U.S. Securities and Exchange Commission
100 F Street NE
Washington, DC 20549
Attention: Jason Fox
Re: | Northwestern Mutual Series Fund, Inc. (“Registrant”) |
| File Nos. 002-89971/811-3990 |
Dear Mr. Fox:
On April 6, 2016, the Controller of the Registrant spoke with Mr. Fox of the Securities and Exchange Commission (“SEC”) staff (“Staff”), who relayed comments about certain information contained in the Registrant’s Form N-CSR for the period ended 12/31/2015 and Form N-PX for the period ended 6/30/2015 (sometimes referred to hereinafter collectively as the “Regulatory Filings”). Those comments, and the Registrant’s responses, are below.
Comment on Form N-PX
Comment: The Staff notes that the Registrant’s Chief Compliance Officer signed the Registrant’s Form N-PX filed for the period ended 6/30/2015. The Staff further notes that Form N-PX must be signed by a Principal Executive Officer of the Registrant. Please re-file such Form N-PX signed by the Registrant’s Principal Executive Officer.
Response: In response to the Staff’s comment, the Registrant re-filed Form N-PX for the period ended 6/30/2015, signed by its Principal Executive Officer, on April 27, 2016.
Comments on Form N-CSR
Comment 1: The Staff notes that the sector allocation chart for the Registrant’s Focused Appreciation Portfolio reflects a 37% allocation to the Information Technology Sector, and the sector allocation chart for the Small Cap Value Portfolio reflects a 35% allocation to the Financials Sector, at December 31, 2015. Please consider including as a principal risk for each Portfolio in the Registrant’s Prospectus the risk of sector investing.
Response 1: The Registrant notes that neither Portfolio follows a principal investment strategy of investing in any particular sector or sectors. Rather, each Portfolio’s sector weighting results from the portfolio managers’ ongoing evaluations of individual companies. To the extent this process may cause a Portfolio to be more heavily invested in a particular sector from time to time, however, the Registrant will include a “Sector Concentration Risk” in the Principal Risks section for each Portfolio as part of the Registrant’s Post-Effective Amendment No. 62 to its Registration Statement on Form N-1A pursuant to paragraph (b) of Rule 485 under the Securities Act of 1933, to be filed on or before April 29, 2016.
Comment 2: The Staff notes that the management discussion for the Equity Income Portfolio indicates that the Portfolio’s yield is expected to normally exceed the yield of the S&P 500® Stock Index. Please explain why the S&P 500® Stock Index is not used as the comparative index in the Portfolio’s line graph, or include it in the line graph.
Response 2: The Registrant notes that the Equity Income Portfolio’s investment objective is long-term growth of capital and income.

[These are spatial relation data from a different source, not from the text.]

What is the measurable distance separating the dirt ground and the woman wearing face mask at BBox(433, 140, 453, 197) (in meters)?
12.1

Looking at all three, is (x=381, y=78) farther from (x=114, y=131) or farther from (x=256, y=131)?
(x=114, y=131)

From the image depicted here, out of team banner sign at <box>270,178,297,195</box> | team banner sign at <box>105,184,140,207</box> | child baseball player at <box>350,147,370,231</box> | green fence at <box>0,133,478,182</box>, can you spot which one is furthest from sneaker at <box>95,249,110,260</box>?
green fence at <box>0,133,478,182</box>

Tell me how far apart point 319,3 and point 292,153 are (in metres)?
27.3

In seeking to achieve its investment objective, the Portfolio’s sub-adviser employs investment strategies that it believes would cause, under normal circumstances, the Portfolio’s yield to exceed the yield of the securities comprising the S&P 500® Stock Index. The Registrant notes that this yield target is part of the investment strategy employed for the Portfolio by its sub-adviser.

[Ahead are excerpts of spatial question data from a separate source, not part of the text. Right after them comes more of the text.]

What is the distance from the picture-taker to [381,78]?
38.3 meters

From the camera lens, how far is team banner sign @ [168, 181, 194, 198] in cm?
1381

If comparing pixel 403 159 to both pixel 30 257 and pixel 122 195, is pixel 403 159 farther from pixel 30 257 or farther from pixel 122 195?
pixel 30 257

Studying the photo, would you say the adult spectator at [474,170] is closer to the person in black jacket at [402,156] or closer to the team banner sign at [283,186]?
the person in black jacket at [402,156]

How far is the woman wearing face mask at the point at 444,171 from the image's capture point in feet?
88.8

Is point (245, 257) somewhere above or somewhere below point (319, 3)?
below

The reference to the Russell 1000® Value Index in the line graph is included for another purpose; that is, to respond to the requirement of Item 27(b)(7)(ii)(A) of Form N-1A to include in the line graph the performance of an appropriate broad-based securities market index. The Registrant believes that the Russell 1000® Value Index is an appropriate broad-based securities market index within the meaning of Instruction 5 to Item 27 of Form N-1A. The Index is a market capitalization-weighted index of those stocks of the 1000 largest U.S. companies that exhibit value-oriented characteristics, and is representative of the Portfolio’s investment style.
Question 3: Please clarify whether there were any amounts payable to the Registrant’s directors at the end of the most recent period (12/31/2015).

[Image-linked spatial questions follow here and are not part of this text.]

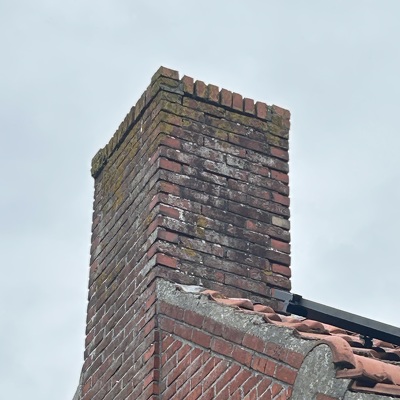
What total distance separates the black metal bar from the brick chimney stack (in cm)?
99

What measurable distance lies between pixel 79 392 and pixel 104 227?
4.05 feet

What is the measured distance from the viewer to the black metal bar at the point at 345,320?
5551 mm

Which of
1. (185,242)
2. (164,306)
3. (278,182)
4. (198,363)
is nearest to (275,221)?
(278,182)

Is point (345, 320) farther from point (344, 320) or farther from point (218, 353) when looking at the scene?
point (218, 353)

Response 3: The Registrant notes that there were no amounts payable to the Registrant’s directors at the end of the most recent period (12/31/2015).
On behalf of the Registrant, this letter sets forth the representations requested by the SEC Staff with respect to the Regulatory Filings.
The Registrant acknowledges that:
| • | | The Registrant is responsible for the adequacy and accuracy of the disclosure in the Regulatory Filings; |
| • | | The SEC Staff comments or changes to disclosure in response to Staff comments in the Regulatory Filings reviewed by the Staff do not foreclose the SEC from taking any action with respect to the Regulatory Filings; and |
| • | | The Registrant may not assert Staff comments as a defense in any proceeding initiated by the SEC or any person under the federal securities laws of the United States. |
Please call the undersigned should you require any additional information about the Regulatory Filings.
Very truly yours,
Northwestern Mutual Series Fund, Inc.